Up De Nial Without a Paddle
Dec 21, 2020 824
There’s an English expression that goes like this: “Up the river without a paddle.” It means that you are in a bad situation, without the resources to fix it. I’ve also heard this expression said like this, “Up the Nile without a paddle.” It sounds like “denial” doesn’t it? The Nile is a very long river. And denial is a very big problem.
Although most of us refuse to face reality and admit it, the country most of us love to live in is Egypt. How do I know? Because most of us live up de Nial… and without a paddle!
In our contemporary society, we seem to live in perpetual denial of our reality. We live as if death will never visit us. We spend as if money were infinite. We judge others as if we were the ultimate arbiters of right and wrong. We love as if love were ours alone to bestow.
Most of us live up de Nial without a paddle.
In most cases, the person we know the least about is ourselves. Paradoxically, you are also the person you think you know the most about.

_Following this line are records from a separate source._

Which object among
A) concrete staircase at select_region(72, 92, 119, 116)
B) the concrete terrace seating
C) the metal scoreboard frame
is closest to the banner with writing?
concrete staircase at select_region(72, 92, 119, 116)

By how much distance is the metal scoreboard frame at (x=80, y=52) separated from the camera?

That’s why it’s so easy to live in denial.
But the reasons why we say the things we do, and why we act and react the way we do are often buried deep within our subconscious, although it’s easy for us to consciously rationalise them in the moment. Often, these triggers and motivations are our hurts and corresponding self-mechanisms which are buried deep within.
To admit our denial is to start on the road to healing
Why is it that we keep saying the things we don’t wish to say? Why is it that our relationships fall apart so easily? Why is it that we have such little control over our lives? These are the things that frustrate us. But we deny that they are even issues, or we deny our role in them by blaming others. The way of denial seems like an inescapable loop that we simply cannot escape. We are truly up de Nial without a paddle!

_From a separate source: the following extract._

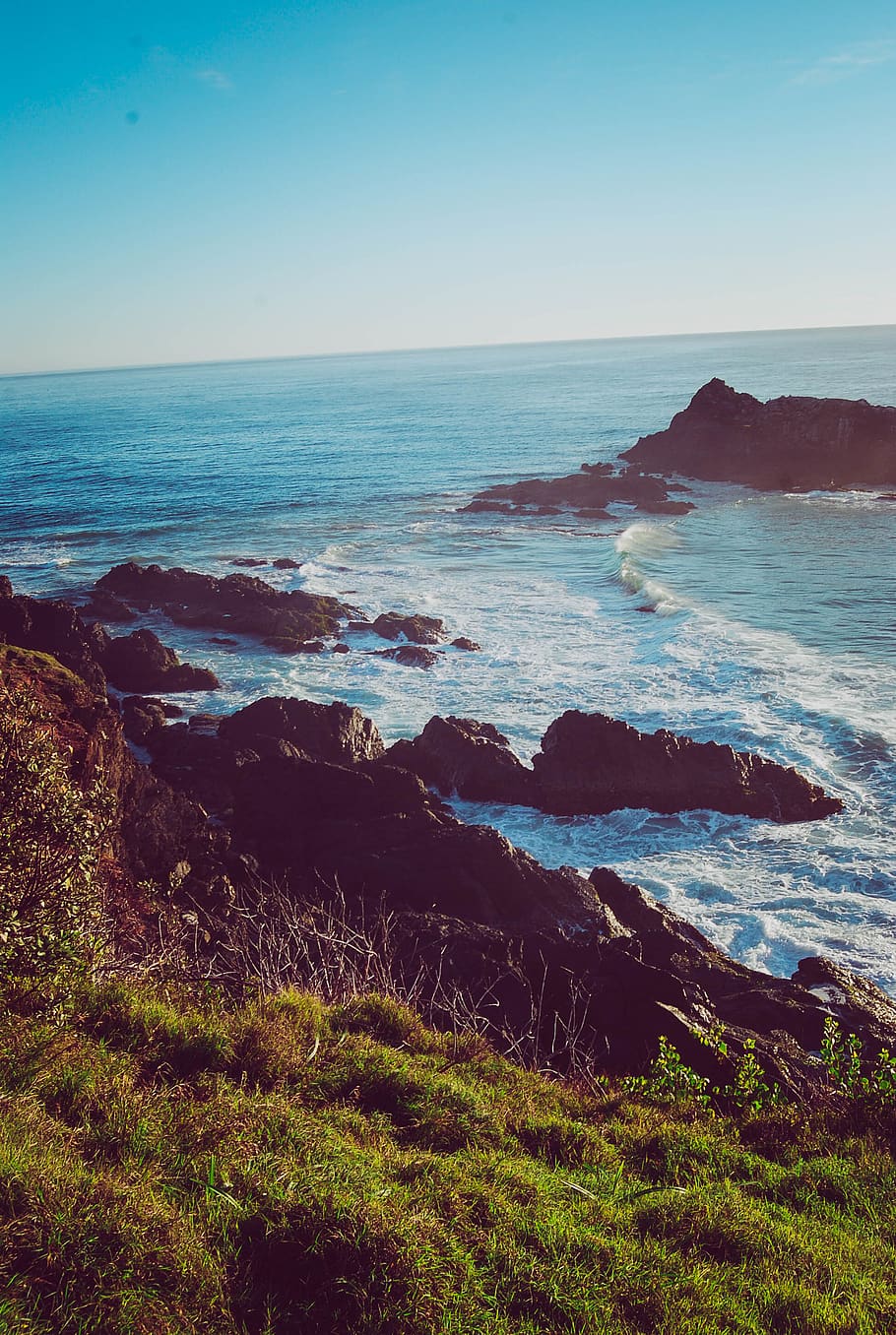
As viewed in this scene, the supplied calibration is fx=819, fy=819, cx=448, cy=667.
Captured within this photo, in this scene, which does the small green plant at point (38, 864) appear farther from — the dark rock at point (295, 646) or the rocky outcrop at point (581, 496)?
the rocky outcrop at point (581, 496)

But it’s OK to admit that you have problems in your life. It’s not only OK to do that, it’s essential if you are going to deal with them and grow as a person. To stay in denial means to stay where you are. Worse, for some it can mean a descent into addictions or abusive behaviours.
To admit our denial is to start on the road to healing. It is to admit that we cannot fix ourselves, our relationships, or our lives. It is to recognise that we need the grace and the power of God to heal and to restore us.

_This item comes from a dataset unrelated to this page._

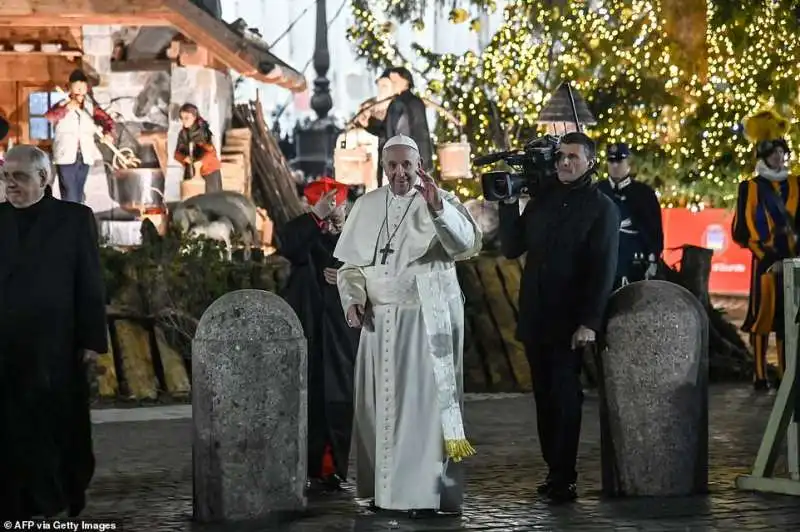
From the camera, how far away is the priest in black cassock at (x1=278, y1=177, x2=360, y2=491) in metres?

God hasn’t left you “up the river without a paddle.” In fact, by sending his Son Jesus into the world, he jumped into the river right there with you! So, you never need feel alone or powerless in life.
I challenge you to face up to the denial that you have been living in. I know it’s not pretty and I know it’s not easy. But if you’ve been up de Nial without a paddle, it’s time to come in to shore and come home.